New appliances we ordered in January won’t be here until June. Our daughter’s new garage doors won’t be in for several months. (A tree fell on their garage.)
Compared to the world’s problems our complaints are small potatoes but complaining felt strangely joyful.
Ruminating and venting:
Ruminating – replaying negative experiences and emotions – isn’t good for you. Ruminating is connected to depression, anxiety, self-sabotage, bitterness, and destroyed relationships.
Venting – in small doses – is opportunity to feel seen. Beware of habitual venting that becomes ruminating.
Repeated thoughts become habits. Habits become character.
Chronic complaining contaminates life and relationships.
Monitor your complaints. Lousy leaders complain about everything
A little complaining goes a long way.
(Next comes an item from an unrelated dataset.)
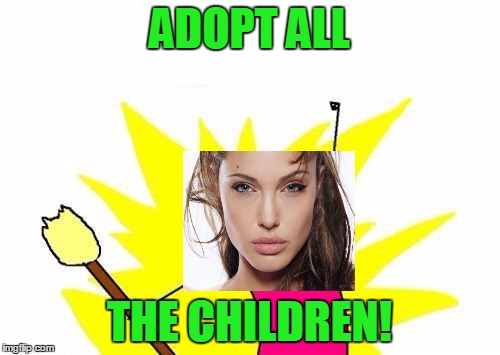 X All The Y Meme | ADOPT ALL THE CHILDREN! | image tagged in memes,x all the y | made w/ Imgflip meme maker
Avoid constant complainers and don’t become one yourself.
4 ways complaining is good for you:
- Negative emotions are normal and healthy. Unrealistic expectations that we should always be happy make us feel worse. Life isn’t perfect.
- Complaints are a way to get to the root of a problem.
- Bonds are often made and strengthened around shared complaints. Listening to complaints is one way to let others feel seen.
- Unhappiness motivates change.
“Yes, it’s good to complain, yes, it’s bad to complain, and yes, there’s a right way to do it.” Dr. Kowalski
Turn toward solutions when you complain.
When complaints acknowledge and accept negative situations, they become a platform for solution-finding. The question to ask is, “What am I going to do about this?”
Tip: How to respond to chronic complainers: 7 Truths about Chronic Complainers Every Leader Needs Today
How might complaining be advantageous?
Thanks Travis. Maybe you should complain about this post.
Reciprocal complaining usually leads to humor and lets both parties know that what they’re feeling is pretty normal. Not misery loves company, but I usually walk away feeling better about my own situation and that I do not want to trade with anyone else. Especially our many “first world” problems. And for the big problems, it allows for comforting and showing concern for others.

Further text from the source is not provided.